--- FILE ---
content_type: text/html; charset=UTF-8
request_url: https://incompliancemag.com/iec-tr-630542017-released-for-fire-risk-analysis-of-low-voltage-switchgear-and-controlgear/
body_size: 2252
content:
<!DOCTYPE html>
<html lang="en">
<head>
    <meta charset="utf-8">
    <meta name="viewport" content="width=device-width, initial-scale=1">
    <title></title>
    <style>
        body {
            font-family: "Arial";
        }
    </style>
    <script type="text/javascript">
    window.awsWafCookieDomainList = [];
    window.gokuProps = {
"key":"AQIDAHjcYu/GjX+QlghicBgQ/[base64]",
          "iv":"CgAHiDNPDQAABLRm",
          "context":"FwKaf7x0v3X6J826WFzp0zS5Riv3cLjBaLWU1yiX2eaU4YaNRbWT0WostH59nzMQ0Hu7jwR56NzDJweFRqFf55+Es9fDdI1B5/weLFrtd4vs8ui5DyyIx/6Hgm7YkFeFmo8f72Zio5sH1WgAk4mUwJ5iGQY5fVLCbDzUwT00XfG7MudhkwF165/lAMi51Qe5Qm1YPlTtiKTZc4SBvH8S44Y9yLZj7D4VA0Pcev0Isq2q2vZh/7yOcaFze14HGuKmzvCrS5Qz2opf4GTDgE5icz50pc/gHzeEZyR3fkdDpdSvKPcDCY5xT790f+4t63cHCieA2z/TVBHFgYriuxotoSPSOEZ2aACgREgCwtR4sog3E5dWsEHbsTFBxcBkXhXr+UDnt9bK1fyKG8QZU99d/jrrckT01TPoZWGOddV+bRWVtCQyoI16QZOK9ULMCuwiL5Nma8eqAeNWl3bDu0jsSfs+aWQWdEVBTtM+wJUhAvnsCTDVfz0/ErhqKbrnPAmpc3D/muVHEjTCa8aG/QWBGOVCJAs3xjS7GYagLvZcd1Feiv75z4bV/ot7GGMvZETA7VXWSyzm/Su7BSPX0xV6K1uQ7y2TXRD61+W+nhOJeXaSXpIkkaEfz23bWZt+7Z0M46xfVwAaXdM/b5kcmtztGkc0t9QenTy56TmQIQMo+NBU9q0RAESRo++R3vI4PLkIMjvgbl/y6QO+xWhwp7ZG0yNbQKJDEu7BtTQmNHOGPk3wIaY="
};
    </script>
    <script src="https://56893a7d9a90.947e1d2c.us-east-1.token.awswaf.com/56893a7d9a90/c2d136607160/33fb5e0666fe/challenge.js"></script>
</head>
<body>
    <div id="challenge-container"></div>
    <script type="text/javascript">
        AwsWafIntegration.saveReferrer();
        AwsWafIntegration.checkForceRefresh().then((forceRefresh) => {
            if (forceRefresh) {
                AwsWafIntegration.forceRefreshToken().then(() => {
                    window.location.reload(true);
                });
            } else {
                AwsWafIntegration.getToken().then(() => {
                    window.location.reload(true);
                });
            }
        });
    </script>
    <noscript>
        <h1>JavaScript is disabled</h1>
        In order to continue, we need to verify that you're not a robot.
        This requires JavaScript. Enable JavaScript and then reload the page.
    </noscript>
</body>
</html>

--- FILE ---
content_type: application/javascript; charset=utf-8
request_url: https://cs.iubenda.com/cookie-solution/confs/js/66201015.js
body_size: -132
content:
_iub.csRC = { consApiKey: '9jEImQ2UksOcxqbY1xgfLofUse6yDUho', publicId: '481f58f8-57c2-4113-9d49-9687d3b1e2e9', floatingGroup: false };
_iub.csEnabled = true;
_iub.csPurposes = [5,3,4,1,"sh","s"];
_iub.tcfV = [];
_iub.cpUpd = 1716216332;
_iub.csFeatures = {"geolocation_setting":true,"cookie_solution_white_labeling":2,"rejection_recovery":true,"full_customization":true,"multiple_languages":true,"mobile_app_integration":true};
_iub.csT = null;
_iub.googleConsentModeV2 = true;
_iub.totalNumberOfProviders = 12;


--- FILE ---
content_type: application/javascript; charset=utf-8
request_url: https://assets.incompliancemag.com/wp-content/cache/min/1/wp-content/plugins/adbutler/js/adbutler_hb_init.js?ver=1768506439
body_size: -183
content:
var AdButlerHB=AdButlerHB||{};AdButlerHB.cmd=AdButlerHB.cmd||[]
....................
*WHAT THE EXERCISE ASKS*:
Render every record verbatim. Nothing should be left out.

*OUTPUT OF THE TASK*:
--- FILE ---
content_type: text/html; charset=UTF-8
request_url: https://incompliancemag.com/iec-tr-630542017-released-for-fire-risk-analysis-of-low-voltage-switchgear-and-controlgear/
body_size: 2252
content:
<!DOCTYPE html>
<html lang="en">
<head>
    <meta charset="utf-8">
    <meta name="viewport" content="width=device-width, initial-scale=1">
    <title></title>
    <style>
        body {
            font-family: "Arial";
        }
    </style>
    <script type="text/javascript">
    window.awsWafCookieDomainList = [];
    window.gokuProps = {
"key":"AQIDAHjcYu/GjX+QlghicBgQ/[base64]",
          "iv":"CgAHiDNPDQAABLRm",
          "context":"FwKaf7x0v3X6J826WFzp0zS5Riv3cLjBaLWU1yiX2eaU4YaNRbWT0WostH59nzMQ0Hu7jwR56NzDJweFRqFf55+Es9fDdI1B5/weLFrtd4vs8ui5DyyIx/6Hgm7YkFeFmo8f72Zio5sH1WgAk4mUwJ5iGQY5fVLCbDzUwT00XfG7MudhkwF165/lAMi51Qe5Qm1YPlTtiKTZc4SBvH8S44Y9yLZj7D4VA0Pcev0Isq2q2vZh/7yOcaFze14HGuKmzvCrS5Qz2opf4GTDgE5icz50pc/gHzeEZyR3fkdDpdSvKPcDCY5xT790f+4t63cHCieA2z/TVBHFgYriuxotoSPSOEZ2aACgREgCwtR4sog3E5dWsEHbsTFBxcBkXhXr+UDnt9bK1fyKG8QZU99d/jrrckT01TPoZWGOddV+bRWVtCQyoI16QZOK9ULMCuwiL5Nma8eqAeNWl3bDu0jsSfs+aWQWdEVBTtM+wJUhAvnsCTDVfz0/ErhqKbrnPAmpc3D/muVHEjTCa8aG/QWBGOVCJAs3xjS7GYagLvZcd1Feiv75z4bV/ot7GGMvZETA7VXWSyzm/Su7BSPX0xV6K1uQ7y2TXRD61+W+nhOJeXaSXpIkkaEfz23bWZt+7Z0M46xfVwAaXdM/b5kcmtztGkc0t9QenTy56TmQIQMo+NBU9q0RAESRo++R3vI4PLkIMjvgbl/y6QO+xWhwp7ZG0yNbQKJDEu7BtTQmNHOGPk3wIaY="
};
    </script>
    <script src="https://56893a7d9a90.947e1d2c.us-east-1.token.awswaf.com/56893a7d9a90/c2d136607160/33fb5e0666fe/challenge.js"></script>
</head>
<body>
    <div id="challenge-container"></div>
    <script type="text/javascript">
        AwsWafIntegration.saveReferrer();
        AwsWafIntegration.checkForceRefresh().then((forceRefresh) => {
            if (forceRefresh) {
                AwsWafIntegration.forceRefreshToken().then(() => {
                    window.location.reload(true);
                });
            } else {
                AwsWafIntegration.getToken().then(() => {
                    window.location.reload(true);
                });
            }
        });
    </script>
    <noscript>
        <h1>JavaScript is disabled</h1>
        In order to continue, we need to verify that you're not a robot.
        This requires JavaScript. Enable JavaScript and then reload the page.
    </noscript>
</body>
</html>

--- FILE ---
content_type: application/javascript; charset=utf-8
request_url: https://cs.iubenda.com/cookie-solution/confs/js/66201015.js
body_size: -132
content:
_iub.csRC = { consApiKey: '9jEImQ2UksOcxqbY1xgfLofUse6yDUho', publicId: '481f58f8-57c2-4113-9d49-9687d3b1e2e9', floatingGroup: false };
_iub.csEnabled = true;
_iub.csPurposes = [5,3,4,1,"sh","s"];
_iub.tcfV = [];
_iub.cpUpd = 1716216332;
_iub.csFeatures = {"geolocation_setting":true,"cookie_solution_white_labeling":2,"rejection_recovery":true,"full_customization":true,"multiple_languages":true,"mobile_app_integration":true};
_iub.csT = null;
_iub.googleConsentModeV2 = true;
_iub.totalNumberOfProviders = 12;


--- FILE ---
content_type: application/javascript; charset=utf-8
request_url: https://assets.incompliancemag.com/wp-content/cache/min/1/wp-content/plugins/adbutler/js/adbutler_hb_init.js?ver=1768506439
body_size: -183
content:
var AdButlerHB=AdButlerHB||{};AdButlerHB.cmd=AdButlerHB.cmd||[]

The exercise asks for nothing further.